Multi-agent cooperation through in-context co-player inference
Achieving cooperation among self-interested agents remains a fundamental challenge in multi-agent reinforcement learning. Recent work showed that mutual cooperation can be induced between “learningaware” agents that account for and shape the learning dynamics of their co-players. However, existing approaches typically rely on hardcoded, often inconsistent, assumptions about co-player learning rules or enforce a strict separation between “naive learners” updating on fast timescales and “meta-learners” observing these updates. Here, we demonstrate that the in-context learning capabilities of sequence models allow for co-player learning awareness without requiring hardcoded assumptions or explicit timescale separation. We show that training sequence model agents against a diverse distribution of co-players naturally induces in-context best-response strategies, effectively functioning as learning algorithms on the fast intra-episode timescale.

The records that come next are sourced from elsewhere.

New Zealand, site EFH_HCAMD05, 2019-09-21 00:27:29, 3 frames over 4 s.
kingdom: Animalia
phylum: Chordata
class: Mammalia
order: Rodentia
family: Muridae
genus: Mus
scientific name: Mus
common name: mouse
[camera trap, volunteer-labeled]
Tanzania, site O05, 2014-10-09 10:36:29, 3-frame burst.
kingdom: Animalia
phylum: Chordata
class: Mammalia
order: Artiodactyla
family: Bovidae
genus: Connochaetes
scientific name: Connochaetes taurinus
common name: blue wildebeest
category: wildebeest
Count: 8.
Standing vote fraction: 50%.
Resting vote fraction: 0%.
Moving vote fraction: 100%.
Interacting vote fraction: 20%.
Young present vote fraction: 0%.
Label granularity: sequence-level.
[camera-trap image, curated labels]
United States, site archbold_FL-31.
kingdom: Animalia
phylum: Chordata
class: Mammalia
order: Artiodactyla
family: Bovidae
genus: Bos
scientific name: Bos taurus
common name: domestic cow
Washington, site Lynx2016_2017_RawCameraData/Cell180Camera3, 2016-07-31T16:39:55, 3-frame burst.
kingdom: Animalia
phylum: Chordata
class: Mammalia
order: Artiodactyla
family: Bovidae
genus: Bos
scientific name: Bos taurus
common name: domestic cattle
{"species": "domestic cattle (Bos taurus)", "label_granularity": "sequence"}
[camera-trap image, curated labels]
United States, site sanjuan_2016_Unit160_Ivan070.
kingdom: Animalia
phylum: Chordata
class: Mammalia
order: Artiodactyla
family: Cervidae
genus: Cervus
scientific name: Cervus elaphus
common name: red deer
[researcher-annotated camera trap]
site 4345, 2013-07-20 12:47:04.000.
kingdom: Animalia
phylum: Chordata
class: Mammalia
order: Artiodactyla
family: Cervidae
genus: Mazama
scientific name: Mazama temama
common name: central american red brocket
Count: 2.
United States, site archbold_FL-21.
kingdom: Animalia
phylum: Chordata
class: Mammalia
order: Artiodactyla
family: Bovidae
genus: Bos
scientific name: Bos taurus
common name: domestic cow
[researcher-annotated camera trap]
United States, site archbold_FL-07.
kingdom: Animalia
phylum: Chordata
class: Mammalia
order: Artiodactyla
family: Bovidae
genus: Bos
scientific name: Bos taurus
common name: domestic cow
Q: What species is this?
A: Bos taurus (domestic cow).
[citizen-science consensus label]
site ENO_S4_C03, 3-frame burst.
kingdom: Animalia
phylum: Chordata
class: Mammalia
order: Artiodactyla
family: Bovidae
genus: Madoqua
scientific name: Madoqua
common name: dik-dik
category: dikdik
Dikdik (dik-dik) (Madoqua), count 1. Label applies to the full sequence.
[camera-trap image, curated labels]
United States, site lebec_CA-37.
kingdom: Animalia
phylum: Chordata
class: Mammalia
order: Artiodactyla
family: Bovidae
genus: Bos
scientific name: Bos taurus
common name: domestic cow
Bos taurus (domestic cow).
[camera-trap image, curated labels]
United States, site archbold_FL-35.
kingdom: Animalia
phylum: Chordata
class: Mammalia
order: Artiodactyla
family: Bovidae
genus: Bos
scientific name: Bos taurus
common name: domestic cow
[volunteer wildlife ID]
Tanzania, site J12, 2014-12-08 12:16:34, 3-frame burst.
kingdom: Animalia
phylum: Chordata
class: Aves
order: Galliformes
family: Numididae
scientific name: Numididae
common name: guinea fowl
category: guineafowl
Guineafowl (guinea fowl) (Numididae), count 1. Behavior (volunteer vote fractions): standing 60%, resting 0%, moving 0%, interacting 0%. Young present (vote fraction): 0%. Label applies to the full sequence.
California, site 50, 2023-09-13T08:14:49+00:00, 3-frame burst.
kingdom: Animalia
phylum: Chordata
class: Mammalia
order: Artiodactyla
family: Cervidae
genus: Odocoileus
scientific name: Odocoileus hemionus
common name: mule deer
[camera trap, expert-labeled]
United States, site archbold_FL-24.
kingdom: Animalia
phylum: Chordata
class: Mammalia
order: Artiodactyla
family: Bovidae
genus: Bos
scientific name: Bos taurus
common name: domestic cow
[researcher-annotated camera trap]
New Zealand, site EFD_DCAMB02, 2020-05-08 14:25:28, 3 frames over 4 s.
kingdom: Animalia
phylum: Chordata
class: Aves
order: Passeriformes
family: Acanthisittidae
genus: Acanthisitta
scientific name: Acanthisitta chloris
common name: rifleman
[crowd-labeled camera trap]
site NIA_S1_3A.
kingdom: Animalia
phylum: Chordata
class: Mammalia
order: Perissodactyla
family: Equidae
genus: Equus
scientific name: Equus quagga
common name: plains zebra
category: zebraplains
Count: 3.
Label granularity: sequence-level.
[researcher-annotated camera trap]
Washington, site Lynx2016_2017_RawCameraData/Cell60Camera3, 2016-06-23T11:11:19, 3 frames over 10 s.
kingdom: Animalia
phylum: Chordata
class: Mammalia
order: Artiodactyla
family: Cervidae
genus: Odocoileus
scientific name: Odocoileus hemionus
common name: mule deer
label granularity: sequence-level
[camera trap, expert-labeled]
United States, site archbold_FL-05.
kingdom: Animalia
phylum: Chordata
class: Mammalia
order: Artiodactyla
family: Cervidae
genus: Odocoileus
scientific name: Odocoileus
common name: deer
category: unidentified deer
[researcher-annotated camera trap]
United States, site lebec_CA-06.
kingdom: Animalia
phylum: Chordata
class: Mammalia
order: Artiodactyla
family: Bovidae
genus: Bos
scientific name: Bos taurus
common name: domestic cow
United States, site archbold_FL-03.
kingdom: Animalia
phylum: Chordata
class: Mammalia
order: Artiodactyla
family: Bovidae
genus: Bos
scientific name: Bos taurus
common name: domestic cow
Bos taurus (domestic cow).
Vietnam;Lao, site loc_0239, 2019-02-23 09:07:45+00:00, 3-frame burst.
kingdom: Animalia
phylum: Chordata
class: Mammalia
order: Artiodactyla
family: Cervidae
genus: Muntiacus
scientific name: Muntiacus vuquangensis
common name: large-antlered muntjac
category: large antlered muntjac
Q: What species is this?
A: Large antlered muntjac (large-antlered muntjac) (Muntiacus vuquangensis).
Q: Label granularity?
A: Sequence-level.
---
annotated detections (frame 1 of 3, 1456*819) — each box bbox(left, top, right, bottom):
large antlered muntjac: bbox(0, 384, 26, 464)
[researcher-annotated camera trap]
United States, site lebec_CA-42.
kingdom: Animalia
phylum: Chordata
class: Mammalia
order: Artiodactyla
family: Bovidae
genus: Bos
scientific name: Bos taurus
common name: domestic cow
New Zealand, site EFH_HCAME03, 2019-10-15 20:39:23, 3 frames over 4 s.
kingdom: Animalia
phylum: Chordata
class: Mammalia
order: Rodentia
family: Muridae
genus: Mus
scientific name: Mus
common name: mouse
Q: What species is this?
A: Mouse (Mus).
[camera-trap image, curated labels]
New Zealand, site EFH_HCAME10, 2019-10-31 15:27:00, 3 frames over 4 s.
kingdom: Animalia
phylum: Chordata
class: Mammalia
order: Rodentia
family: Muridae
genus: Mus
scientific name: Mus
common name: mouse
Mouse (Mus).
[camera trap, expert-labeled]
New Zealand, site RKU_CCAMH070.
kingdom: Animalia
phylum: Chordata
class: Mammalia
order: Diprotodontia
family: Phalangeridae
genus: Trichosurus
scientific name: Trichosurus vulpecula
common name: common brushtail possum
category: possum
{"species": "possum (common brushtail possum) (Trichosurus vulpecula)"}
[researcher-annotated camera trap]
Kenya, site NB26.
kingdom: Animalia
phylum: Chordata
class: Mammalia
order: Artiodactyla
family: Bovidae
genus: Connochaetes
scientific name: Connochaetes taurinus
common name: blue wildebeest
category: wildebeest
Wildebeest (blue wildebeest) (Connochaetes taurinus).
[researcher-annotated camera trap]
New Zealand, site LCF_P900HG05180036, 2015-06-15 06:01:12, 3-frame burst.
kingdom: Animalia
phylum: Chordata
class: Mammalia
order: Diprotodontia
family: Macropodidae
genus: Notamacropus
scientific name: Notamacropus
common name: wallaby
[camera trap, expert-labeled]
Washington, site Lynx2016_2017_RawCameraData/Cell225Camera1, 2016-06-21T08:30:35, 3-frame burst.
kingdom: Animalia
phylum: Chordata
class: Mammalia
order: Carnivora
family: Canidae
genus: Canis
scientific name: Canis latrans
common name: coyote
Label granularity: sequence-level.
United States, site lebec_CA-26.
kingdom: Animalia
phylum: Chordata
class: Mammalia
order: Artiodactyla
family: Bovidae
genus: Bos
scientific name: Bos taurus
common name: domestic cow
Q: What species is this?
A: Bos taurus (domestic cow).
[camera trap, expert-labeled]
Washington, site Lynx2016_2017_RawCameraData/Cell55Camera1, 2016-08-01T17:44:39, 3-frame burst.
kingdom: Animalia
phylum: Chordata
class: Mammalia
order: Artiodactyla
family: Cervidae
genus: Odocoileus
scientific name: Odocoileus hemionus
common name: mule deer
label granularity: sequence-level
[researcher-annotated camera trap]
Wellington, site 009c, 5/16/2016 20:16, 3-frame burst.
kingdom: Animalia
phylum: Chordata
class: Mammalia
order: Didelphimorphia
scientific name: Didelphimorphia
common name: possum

Introduction. The development of foundation model agents is rapidly shifting the landscape of artificial intelligence from isolated systems to interacting autonomous agents (Aguera Y Arcas et al., 2026; Park et al., 2023; Xi et al., 2023). As these sequence-model-based agents are deployed in increasingly complex environments, they inevitably face multi-agent interactions where outcomes depend on interactions of multiple entities. Because these interactions frequently involve competing goals, ensuring that selfinterested agents robustly cooperate in mixed-motive settings remains an important open challenge, even as individual agent capabilities have grown significantly. Decentralized Multi-Agent Reinforcement Learning (MARL) addresses the problem of learning to interact with other agents while only having access to local observations. However, decentralized MARL is challenging due to two primary factors: equilibrium selection and non-stationarity of the environment (Hernandez-Leal et al., 2017; Shoham & Leyton-Brown, 2008).
Discussion / Conclusion. In this work, we have demonstrated that the complex machinery of explicit co-player learningawareness—such as meta gradients or rigid timescale separation—is not required to learn cooperative behaviors in general-sum games. Instead, we found that simply training agents against a diverse distribution of co-players suffices to induce in-context best-response strategies. This in-context learning renders agents susceptible to shaping and consequently driving them toward cooperative behaviors through mutual extortion dynamics. Crucially, this result bridges the gap between multi-agent reinforcement learning and the training paradigms of modern foundation models. Since foundation models naturally exhibit in-context learning and are trained on diverse tasks and behaviors, our findings suggest a scalable and computationally efficient path for the emergence of cooperative social behaviors using standard decentralized learning techniques.